Dalpé a réuni tous les clichés qu'on adore tant mâchouiller: des individus vieillissants qui chient dans leur froc en voyant un clavier d'ordinateur, des amoureux qui ne sont plus échaudés à cause de leur mutisme, des jeunesses non écoutées, des jeunes «Liberté 55» qui pètent le feu…

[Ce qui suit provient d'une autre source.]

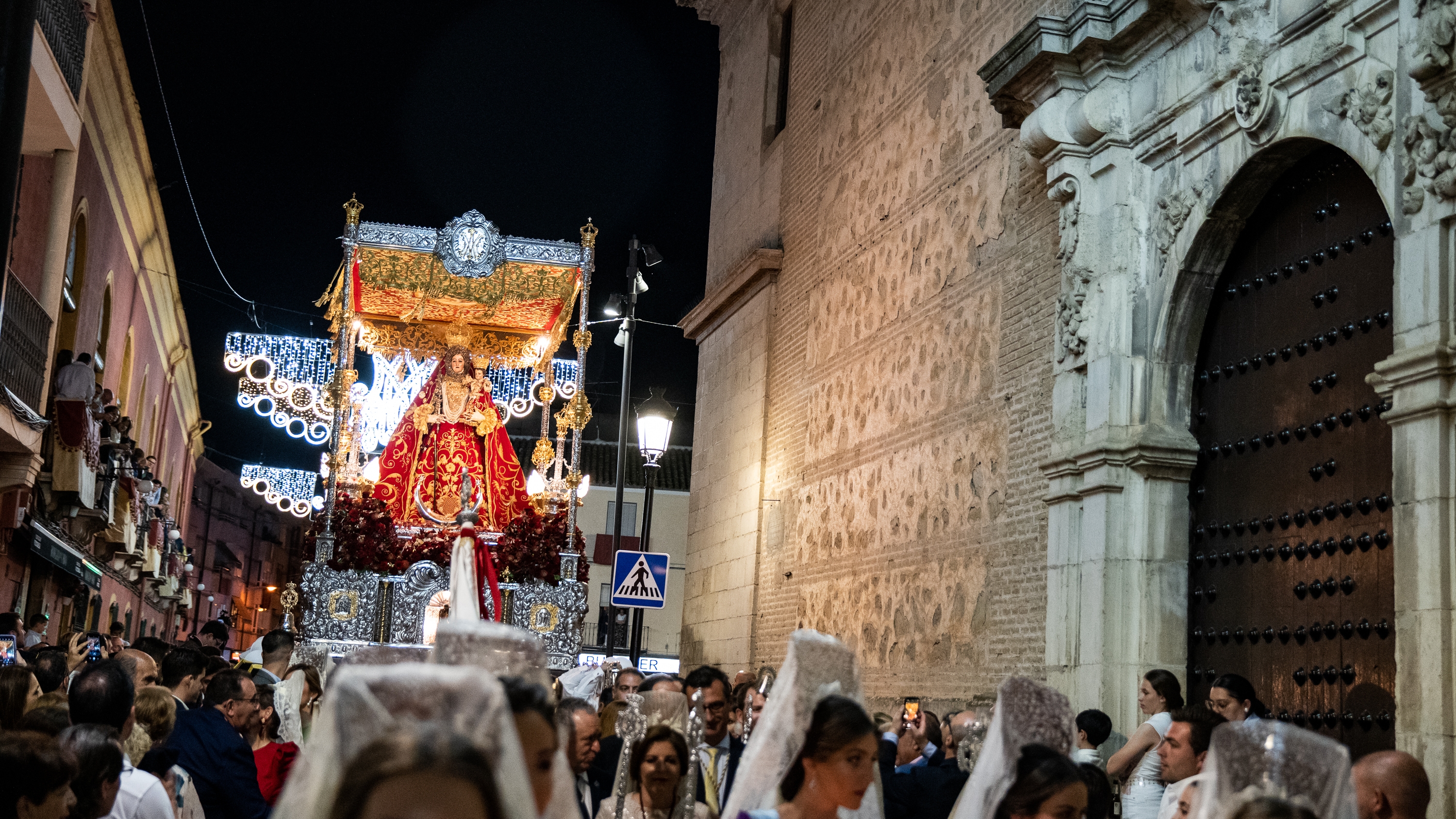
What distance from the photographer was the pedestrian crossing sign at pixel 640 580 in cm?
1460

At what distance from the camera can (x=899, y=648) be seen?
13.8m

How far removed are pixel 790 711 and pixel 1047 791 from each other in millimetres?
698

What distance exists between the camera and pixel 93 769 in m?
4.20

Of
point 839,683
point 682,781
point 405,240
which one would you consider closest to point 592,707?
point 682,781

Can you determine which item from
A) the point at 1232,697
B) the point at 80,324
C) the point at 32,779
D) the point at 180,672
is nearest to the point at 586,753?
the point at 32,779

«Il y a un malaise, ce sont des personnes qui ne fitent pas ensemble pantoute. C'est comme un gros nuage qui passe au-dessus d'un endroit où il est supposé avoir une fête et tout éclate. Y'a plein de bibittes pas réglées. Comme on dit en anglais, the shit hit the fan!», lance à la blague le comédien Henri Chassé, qui incarne l'homme à tout faire Gabriel. Il vit avec sa femme sur la ferme de ses beaux-parents, une érablière en décrépitude. «C'est une promiscuité étrange, ils sont comme coincés là. C'est symbolique», précise Henri Chassé. D'ailleurs, les métaphores sont nombreuses, Dalpé a emprunté divers procédés théâtraux à Tchekhov, tels que l'ironie, les situations corsées et le recours au temps réel. Question d'alourdir le climat déjà bouillant…
Du silence et un repli
Pas de dialogues, de communication, le bateau dérive. Ce que Henri Chassé adore de ce texte mis en scène par Fernand Rainville, est que les personnages dorment au gaz, balaient la poussière sous le tapis. Leurs dissensions amusent et dérangent, de sorte qu'ils sont constamment sous la loupe et la coupe du public, qui s'identifie à ces stéréotypes sur deux pattes.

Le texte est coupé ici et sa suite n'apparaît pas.